Vorsicht, heiß!

Kühlmittel im Auto nachfüllen: Das müssen Sie beachten


Aktualisiert am 22.07.2025Lesedauer: 3 Min.

Wichtige Flüssigkeit: Das Kühlmittel sorgt für die richtigen Temperaturen im Motor. (Quelle: Sebastian Geisler/imago-images-bilder)

Besonders bei warmen Temperaturen ist der Kühler des Autos gefragt. Was Sie beim Kühlmittel beachten und warum Sie auf einen kühlen Motor setzen sollten.

Damit ein Verbrennungsmotor nicht überhitzt, benötigt er eine Abkühlung – insbesondere im Sommer und wenn er viel leisten muss. Im Kühlerkreislauf fließen deshalb zehn bis 15 Liter Flüssigkeit vom Zylinderblock zum Kühler selbst. Wenn die pumpenbetriebene Anlage nicht richtig gewartet und nachgefüllt wird, kann das teure Schäden nach sich ziehen.

Bei modernen Autos in der Regel selten. Doch kleinere Undichtigkeiten oder Schäden können dazu führen, dass mit der Zeit Flüssigkeit verloren geht. Ursache können laut ADAC zum Beispiel Marderbisse an Schläuchen sein. Falls die Schläuche dicht sind und der Flüssigkeitsstand trotzdem fällt, kann es an der Wasserpumpe oder der Zylinderkopfdichtung liegen. Viele Fahrzeuge melden inzwischen, wenn der Kühlflüssigkeitsstand zu niedrig ist.

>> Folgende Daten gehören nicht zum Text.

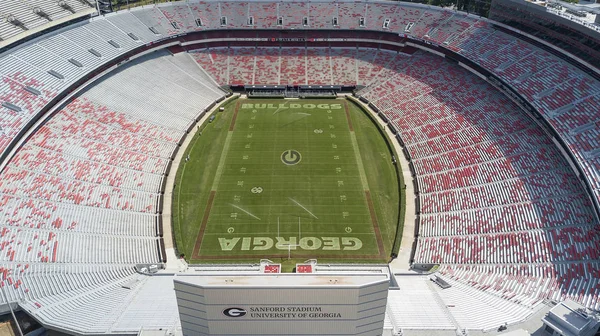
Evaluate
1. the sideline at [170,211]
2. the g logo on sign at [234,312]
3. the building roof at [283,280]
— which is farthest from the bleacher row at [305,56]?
the g logo on sign at [234,312]

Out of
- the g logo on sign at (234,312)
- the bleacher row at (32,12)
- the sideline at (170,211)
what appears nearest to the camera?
the g logo on sign at (234,312)

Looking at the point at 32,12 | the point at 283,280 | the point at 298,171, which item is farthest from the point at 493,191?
the point at 32,12

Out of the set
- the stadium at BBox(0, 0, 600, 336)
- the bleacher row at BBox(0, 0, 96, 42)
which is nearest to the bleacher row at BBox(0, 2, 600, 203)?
the stadium at BBox(0, 0, 600, 336)

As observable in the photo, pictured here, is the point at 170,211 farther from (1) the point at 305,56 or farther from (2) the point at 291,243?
(1) the point at 305,56

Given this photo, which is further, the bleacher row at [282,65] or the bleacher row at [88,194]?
the bleacher row at [282,65]

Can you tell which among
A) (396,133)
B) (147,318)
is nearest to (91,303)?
(147,318)

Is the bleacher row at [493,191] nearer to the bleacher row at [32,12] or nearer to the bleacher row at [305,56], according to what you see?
the bleacher row at [305,56]
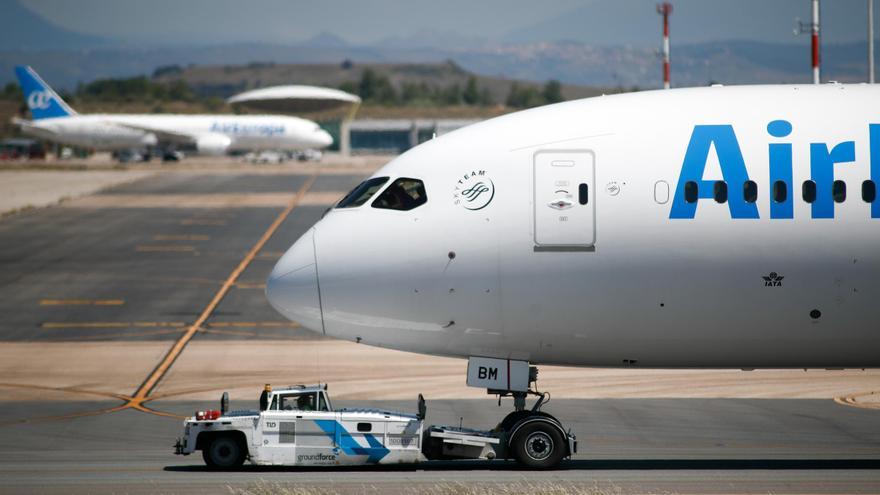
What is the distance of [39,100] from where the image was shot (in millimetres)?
140375

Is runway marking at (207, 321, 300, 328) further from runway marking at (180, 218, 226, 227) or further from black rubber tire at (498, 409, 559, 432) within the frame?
runway marking at (180, 218, 226, 227)

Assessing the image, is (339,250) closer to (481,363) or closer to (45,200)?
(481,363)

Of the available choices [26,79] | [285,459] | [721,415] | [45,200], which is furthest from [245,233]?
[26,79]

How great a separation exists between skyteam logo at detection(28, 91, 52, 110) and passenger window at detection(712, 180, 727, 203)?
131m

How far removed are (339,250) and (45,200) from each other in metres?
68.8

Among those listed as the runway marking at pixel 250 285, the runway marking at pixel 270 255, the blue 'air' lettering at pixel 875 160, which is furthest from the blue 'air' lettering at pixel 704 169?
the runway marking at pixel 270 255

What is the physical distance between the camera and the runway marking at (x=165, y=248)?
55.7 meters

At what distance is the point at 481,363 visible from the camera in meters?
19.2

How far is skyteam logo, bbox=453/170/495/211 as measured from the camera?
18.7 metres

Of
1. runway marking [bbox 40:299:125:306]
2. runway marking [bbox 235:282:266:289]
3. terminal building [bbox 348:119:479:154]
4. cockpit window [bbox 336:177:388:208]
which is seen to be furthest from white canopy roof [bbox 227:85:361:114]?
cockpit window [bbox 336:177:388:208]

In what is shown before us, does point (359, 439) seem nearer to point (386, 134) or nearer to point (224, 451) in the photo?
point (224, 451)

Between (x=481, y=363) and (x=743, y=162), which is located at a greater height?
(x=743, y=162)

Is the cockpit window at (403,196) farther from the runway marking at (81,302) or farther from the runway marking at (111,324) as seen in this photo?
the runway marking at (81,302)

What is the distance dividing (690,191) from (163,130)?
128 meters
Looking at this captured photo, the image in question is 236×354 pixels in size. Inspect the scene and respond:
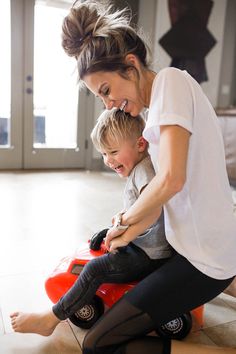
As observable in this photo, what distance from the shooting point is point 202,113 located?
2.52 feet

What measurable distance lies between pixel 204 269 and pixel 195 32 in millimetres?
3853

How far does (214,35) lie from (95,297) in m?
3.99

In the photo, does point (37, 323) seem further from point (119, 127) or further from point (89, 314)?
point (119, 127)

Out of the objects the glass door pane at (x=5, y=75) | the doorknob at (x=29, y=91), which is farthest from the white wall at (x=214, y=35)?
the glass door pane at (x=5, y=75)

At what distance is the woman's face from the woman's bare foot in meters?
0.63

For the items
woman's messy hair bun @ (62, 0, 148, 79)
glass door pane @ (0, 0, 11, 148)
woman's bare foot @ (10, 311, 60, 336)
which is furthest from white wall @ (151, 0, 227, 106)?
woman's bare foot @ (10, 311, 60, 336)

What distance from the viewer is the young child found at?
3.23 feet

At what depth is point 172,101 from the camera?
723 mm

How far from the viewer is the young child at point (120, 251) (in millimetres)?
A: 984

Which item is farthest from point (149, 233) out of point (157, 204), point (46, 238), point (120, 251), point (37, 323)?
point (46, 238)

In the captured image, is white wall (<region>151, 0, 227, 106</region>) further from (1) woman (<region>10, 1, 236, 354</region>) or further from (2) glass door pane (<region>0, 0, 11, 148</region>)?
(1) woman (<region>10, 1, 236, 354</region>)

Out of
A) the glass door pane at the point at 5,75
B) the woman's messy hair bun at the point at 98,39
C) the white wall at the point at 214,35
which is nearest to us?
the woman's messy hair bun at the point at 98,39

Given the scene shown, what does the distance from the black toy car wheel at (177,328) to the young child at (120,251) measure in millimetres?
185

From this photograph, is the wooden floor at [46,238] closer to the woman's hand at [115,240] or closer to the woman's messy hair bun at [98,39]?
the woman's hand at [115,240]
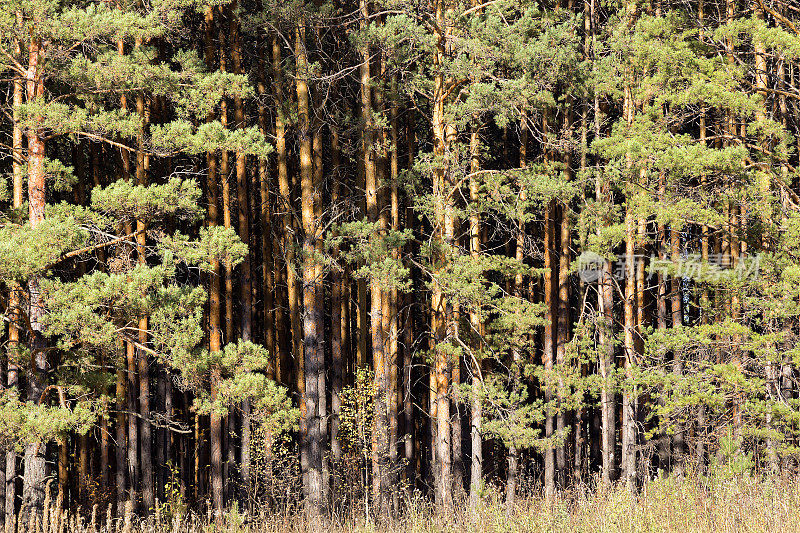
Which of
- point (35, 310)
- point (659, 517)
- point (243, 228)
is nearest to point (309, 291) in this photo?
point (243, 228)

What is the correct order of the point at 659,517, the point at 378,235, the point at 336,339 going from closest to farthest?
the point at 659,517 → the point at 378,235 → the point at 336,339

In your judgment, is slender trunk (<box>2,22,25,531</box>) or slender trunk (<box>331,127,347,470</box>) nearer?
slender trunk (<box>2,22,25,531</box>)

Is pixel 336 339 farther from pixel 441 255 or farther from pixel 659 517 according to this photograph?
pixel 659 517

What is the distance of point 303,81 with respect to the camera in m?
12.3

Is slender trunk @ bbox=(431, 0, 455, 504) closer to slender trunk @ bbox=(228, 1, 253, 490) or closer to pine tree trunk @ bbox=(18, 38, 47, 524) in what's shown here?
slender trunk @ bbox=(228, 1, 253, 490)

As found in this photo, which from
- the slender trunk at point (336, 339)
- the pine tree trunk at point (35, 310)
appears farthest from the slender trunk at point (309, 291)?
the pine tree trunk at point (35, 310)

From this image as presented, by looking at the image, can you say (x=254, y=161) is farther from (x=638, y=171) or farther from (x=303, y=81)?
(x=638, y=171)

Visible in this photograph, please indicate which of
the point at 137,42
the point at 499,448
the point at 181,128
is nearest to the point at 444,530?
the point at 181,128

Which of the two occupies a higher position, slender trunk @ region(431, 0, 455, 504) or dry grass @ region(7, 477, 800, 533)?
slender trunk @ region(431, 0, 455, 504)

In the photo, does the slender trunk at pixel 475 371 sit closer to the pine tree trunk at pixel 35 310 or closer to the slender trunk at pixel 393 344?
the slender trunk at pixel 393 344

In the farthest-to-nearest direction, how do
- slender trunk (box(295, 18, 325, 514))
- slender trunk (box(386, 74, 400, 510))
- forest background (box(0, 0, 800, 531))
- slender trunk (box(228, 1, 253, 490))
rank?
slender trunk (box(228, 1, 253, 490)) → slender trunk (box(386, 74, 400, 510)) → slender trunk (box(295, 18, 325, 514)) → forest background (box(0, 0, 800, 531))

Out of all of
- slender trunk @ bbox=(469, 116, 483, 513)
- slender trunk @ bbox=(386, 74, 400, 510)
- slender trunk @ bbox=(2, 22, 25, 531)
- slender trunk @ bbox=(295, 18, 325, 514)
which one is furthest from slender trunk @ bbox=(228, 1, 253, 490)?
slender trunk @ bbox=(469, 116, 483, 513)

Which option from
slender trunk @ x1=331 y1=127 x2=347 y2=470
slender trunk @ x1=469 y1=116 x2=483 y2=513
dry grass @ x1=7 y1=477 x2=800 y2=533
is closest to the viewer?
dry grass @ x1=7 y1=477 x2=800 y2=533

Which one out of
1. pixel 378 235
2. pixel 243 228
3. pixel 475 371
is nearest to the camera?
pixel 378 235
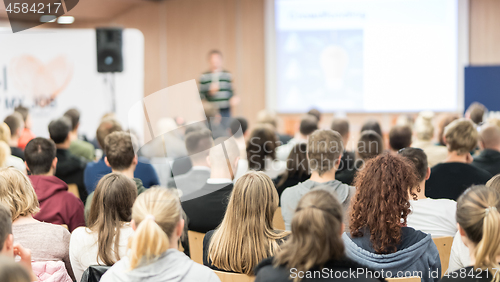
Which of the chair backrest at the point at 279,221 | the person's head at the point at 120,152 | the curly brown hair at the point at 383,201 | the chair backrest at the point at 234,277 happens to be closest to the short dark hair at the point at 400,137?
the chair backrest at the point at 279,221

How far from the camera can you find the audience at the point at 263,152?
3.54 metres

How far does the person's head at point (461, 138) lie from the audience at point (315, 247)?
2147 mm

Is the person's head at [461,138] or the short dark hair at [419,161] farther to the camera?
the person's head at [461,138]

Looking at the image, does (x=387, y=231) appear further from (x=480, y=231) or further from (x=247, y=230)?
(x=247, y=230)

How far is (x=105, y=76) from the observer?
23.8 ft

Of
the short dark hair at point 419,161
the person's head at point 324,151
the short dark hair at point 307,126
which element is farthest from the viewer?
the short dark hair at point 307,126

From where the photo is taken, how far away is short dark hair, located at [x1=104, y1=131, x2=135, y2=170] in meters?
2.92

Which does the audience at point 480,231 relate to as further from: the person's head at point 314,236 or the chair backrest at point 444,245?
the chair backrest at point 444,245

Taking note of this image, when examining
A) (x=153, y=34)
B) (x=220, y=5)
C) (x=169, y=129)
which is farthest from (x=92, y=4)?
(x=169, y=129)

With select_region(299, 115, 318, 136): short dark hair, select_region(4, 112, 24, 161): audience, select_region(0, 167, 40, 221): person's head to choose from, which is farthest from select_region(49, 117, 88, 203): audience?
select_region(299, 115, 318, 136): short dark hair

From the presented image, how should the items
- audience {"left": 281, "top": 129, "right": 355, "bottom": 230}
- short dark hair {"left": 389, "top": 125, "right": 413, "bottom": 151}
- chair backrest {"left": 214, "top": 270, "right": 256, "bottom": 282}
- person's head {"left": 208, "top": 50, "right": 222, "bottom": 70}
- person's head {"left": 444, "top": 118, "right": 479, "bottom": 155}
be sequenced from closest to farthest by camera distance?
chair backrest {"left": 214, "top": 270, "right": 256, "bottom": 282} → audience {"left": 281, "top": 129, "right": 355, "bottom": 230} → person's head {"left": 444, "top": 118, "right": 479, "bottom": 155} → short dark hair {"left": 389, "top": 125, "right": 413, "bottom": 151} → person's head {"left": 208, "top": 50, "right": 222, "bottom": 70}

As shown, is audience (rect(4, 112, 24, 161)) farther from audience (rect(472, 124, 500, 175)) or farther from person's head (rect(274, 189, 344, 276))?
audience (rect(472, 124, 500, 175))

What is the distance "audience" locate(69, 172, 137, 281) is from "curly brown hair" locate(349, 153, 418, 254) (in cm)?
97

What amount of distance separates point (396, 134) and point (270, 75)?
5.11 meters
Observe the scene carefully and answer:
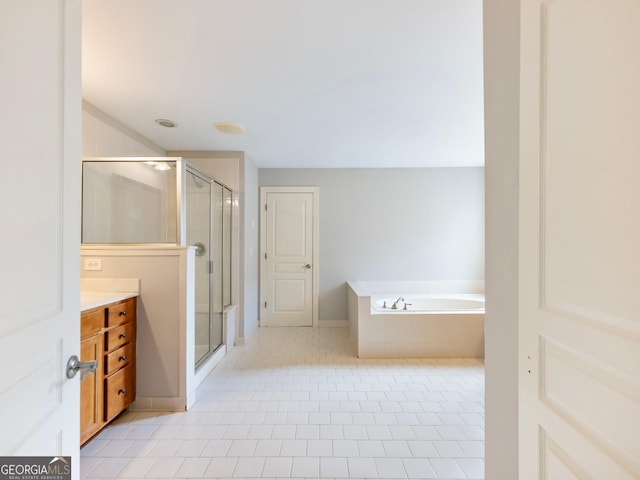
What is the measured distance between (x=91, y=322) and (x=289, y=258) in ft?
10.0

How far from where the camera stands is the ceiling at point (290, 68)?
1595 mm

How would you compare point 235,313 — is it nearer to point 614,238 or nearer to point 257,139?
point 257,139

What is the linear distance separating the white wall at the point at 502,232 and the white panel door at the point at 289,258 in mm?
3621

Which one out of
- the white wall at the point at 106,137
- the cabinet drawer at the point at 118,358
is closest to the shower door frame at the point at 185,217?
the cabinet drawer at the point at 118,358

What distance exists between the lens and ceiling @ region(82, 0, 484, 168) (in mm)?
1595

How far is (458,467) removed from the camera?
69.9 inches

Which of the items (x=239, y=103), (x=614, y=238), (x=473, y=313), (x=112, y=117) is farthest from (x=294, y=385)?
(x=112, y=117)

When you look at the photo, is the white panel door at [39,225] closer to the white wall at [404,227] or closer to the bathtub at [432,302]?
the bathtub at [432,302]

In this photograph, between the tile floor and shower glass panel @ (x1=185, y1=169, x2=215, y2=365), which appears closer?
the tile floor

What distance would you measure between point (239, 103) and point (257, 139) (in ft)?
3.01

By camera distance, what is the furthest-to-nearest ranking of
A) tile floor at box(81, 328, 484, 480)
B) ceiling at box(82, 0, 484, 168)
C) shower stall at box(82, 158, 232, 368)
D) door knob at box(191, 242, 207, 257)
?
door knob at box(191, 242, 207, 257), shower stall at box(82, 158, 232, 368), tile floor at box(81, 328, 484, 480), ceiling at box(82, 0, 484, 168)

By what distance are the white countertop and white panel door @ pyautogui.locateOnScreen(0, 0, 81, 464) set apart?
1.15m

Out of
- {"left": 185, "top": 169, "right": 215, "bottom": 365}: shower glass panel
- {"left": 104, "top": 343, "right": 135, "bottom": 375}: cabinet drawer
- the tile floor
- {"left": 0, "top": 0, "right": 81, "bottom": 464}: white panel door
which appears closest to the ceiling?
{"left": 185, "top": 169, "right": 215, "bottom": 365}: shower glass panel

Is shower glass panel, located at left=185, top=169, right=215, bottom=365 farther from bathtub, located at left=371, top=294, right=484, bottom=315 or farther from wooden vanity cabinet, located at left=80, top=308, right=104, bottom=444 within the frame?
bathtub, located at left=371, top=294, right=484, bottom=315
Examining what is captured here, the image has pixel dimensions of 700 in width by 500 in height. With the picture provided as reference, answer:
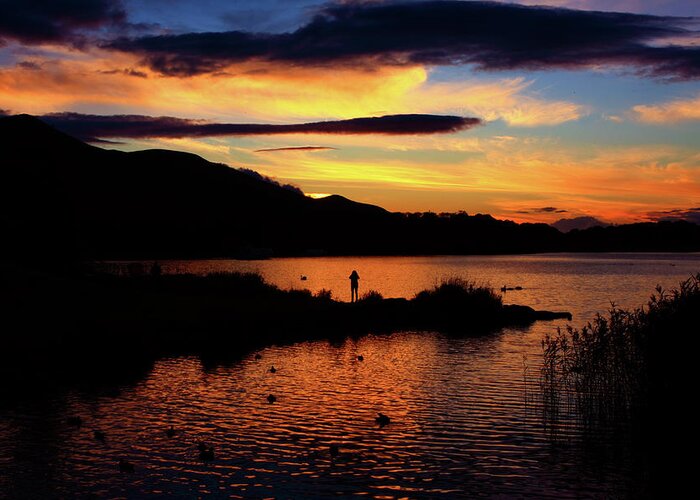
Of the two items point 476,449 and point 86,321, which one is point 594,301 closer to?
point 86,321

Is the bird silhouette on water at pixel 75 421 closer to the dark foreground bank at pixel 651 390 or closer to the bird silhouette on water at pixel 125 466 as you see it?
the bird silhouette on water at pixel 125 466

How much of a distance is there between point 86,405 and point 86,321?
14106mm

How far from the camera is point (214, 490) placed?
1633cm

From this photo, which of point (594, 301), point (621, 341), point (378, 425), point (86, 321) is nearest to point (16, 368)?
point (86, 321)

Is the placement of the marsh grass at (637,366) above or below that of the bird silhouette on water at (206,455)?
above

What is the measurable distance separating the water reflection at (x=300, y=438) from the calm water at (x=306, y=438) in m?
0.06

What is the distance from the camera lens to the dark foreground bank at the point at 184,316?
34.4 m

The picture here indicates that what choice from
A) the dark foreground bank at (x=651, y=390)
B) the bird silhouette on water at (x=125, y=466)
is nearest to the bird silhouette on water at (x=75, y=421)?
the bird silhouette on water at (x=125, y=466)

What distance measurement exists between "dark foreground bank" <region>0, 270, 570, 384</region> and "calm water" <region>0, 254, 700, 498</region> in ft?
12.6

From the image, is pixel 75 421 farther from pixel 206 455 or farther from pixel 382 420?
pixel 382 420

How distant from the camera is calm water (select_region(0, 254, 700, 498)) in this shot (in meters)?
16.9

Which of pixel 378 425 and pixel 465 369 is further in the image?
pixel 465 369

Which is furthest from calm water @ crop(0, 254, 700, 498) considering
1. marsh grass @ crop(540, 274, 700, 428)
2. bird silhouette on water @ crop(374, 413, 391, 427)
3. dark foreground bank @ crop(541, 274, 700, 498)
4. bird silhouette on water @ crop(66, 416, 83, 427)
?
marsh grass @ crop(540, 274, 700, 428)

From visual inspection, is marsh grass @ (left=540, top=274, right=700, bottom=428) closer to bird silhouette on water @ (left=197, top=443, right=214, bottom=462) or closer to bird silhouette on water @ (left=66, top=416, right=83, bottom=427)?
bird silhouette on water @ (left=197, top=443, right=214, bottom=462)
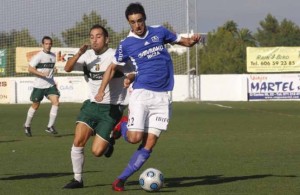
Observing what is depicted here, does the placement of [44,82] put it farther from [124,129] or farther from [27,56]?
[27,56]

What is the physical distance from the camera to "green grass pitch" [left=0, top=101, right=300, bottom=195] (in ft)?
30.3

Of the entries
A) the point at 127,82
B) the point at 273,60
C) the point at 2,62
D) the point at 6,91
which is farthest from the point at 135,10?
the point at 273,60

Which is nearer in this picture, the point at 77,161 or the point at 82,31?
the point at 77,161

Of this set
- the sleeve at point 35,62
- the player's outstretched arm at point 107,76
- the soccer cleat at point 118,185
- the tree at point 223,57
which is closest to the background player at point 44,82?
the sleeve at point 35,62

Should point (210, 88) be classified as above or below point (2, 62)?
below

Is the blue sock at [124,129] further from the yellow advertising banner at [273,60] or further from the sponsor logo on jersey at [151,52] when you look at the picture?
the yellow advertising banner at [273,60]

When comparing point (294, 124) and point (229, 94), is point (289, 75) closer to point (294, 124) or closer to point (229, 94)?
point (229, 94)

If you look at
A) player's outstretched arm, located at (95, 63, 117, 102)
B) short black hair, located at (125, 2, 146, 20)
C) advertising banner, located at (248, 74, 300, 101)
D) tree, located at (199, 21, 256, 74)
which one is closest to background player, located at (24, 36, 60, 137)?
player's outstretched arm, located at (95, 63, 117, 102)

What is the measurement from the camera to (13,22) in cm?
4494

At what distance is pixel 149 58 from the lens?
9094mm

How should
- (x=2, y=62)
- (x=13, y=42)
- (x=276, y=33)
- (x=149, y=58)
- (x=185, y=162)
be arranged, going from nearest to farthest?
1. (x=149, y=58)
2. (x=185, y=162)
3. (x=13, y=42)
4. (x=2, y=62)
5. (x=276, y=33)

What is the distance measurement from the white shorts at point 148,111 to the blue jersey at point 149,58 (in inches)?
3.9

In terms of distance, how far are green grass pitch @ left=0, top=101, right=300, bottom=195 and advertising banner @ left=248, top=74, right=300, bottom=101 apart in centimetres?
2449

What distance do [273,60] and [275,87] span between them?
517 centimetres
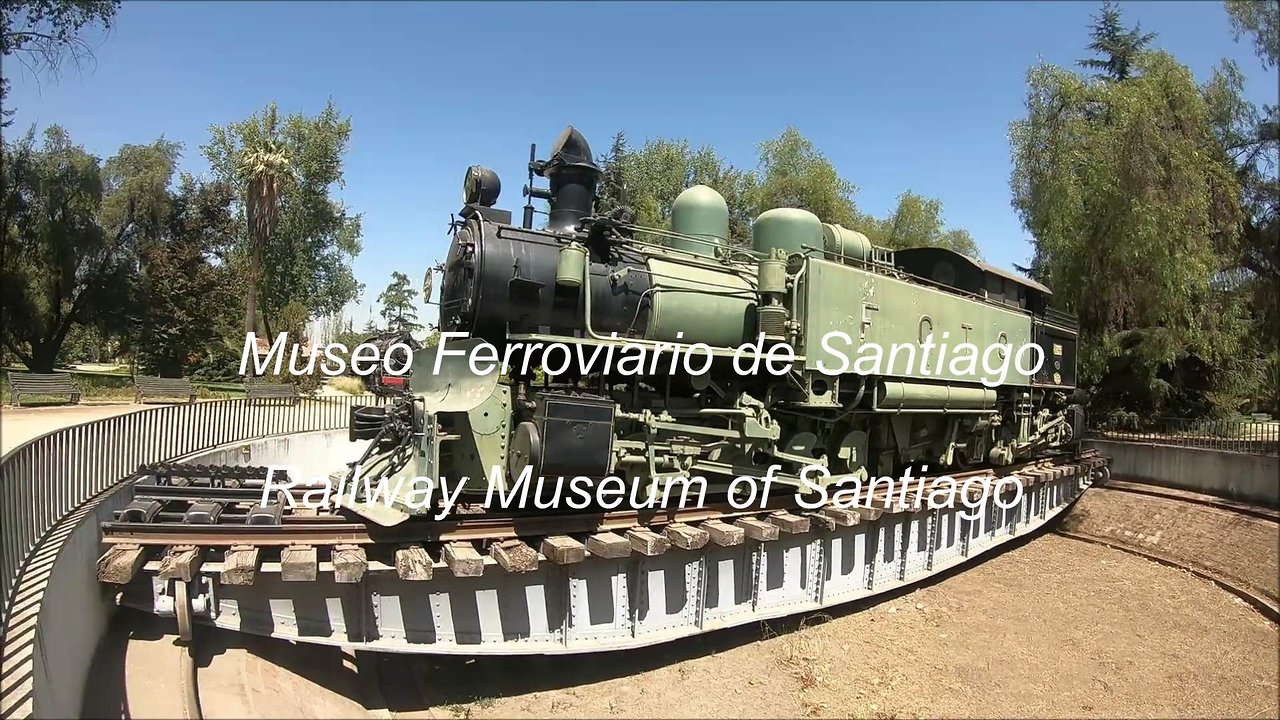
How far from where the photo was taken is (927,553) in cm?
1036

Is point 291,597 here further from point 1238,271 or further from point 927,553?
point 1238,271

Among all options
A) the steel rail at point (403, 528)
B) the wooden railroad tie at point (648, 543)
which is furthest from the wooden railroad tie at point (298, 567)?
the wooden railroad tie at point (648, 543)

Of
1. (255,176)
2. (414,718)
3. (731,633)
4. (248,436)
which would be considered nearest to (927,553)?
(731,633)

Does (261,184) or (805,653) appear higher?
(261,184)

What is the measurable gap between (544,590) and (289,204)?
38.1m

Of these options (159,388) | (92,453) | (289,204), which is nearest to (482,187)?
(92,453)

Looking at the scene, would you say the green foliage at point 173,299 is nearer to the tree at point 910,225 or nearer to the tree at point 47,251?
the tree at point 47,251

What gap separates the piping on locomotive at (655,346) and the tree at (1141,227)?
36.6 feet

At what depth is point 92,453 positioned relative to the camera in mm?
7746

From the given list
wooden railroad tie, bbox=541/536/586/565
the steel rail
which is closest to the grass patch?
the steel rail

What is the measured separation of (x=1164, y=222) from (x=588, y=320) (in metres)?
18.3

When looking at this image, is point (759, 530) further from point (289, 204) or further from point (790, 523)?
point (289, 204)

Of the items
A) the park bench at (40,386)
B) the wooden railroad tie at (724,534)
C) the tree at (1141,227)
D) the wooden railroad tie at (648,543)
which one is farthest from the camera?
the tree at (1141,227)

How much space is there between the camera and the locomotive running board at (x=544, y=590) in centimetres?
549
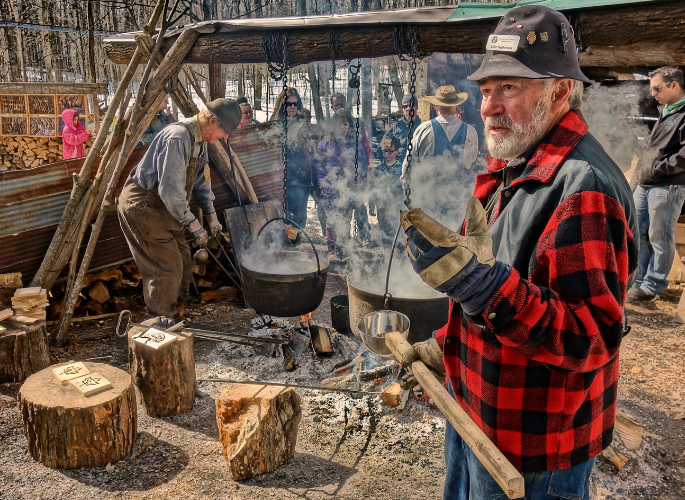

Bei laufendem oder warmem Motor sollten Sie niemals den Deckel des Ausgleichsbehälters öffnen, um Flüssigkeit zu kontrollieren oder nachzufüllen: Dann steht das System unter Druck und beim Öffnen können Sie sich schwer verletzen oder durch die heiße Kühlflüssigkeit verbrühen. Wenn Sie kalte Kühlflüssigkeit in den heißen Motor einfüllen, können sich Risse im Kühlsystem bilden, warnt der ADAC.

Ist der Motor noch warm, sollten Sie ausschließlich eine Sichtkontrolle der Kühlflüssigkeit von außen vornehmen, wenn möglich: Der meist weiße oder transparente Flüssigkeitsbehälter ist häufig am Symbol „Vorsicht, Verbrühungsgefahr“ zu erkennen. Auf ihm sind eine Min- und eine Max- Markierung eingezeichnet. Bei kaltem Motor sollte sich der Flüssigkeitspegel dazwischen befinden.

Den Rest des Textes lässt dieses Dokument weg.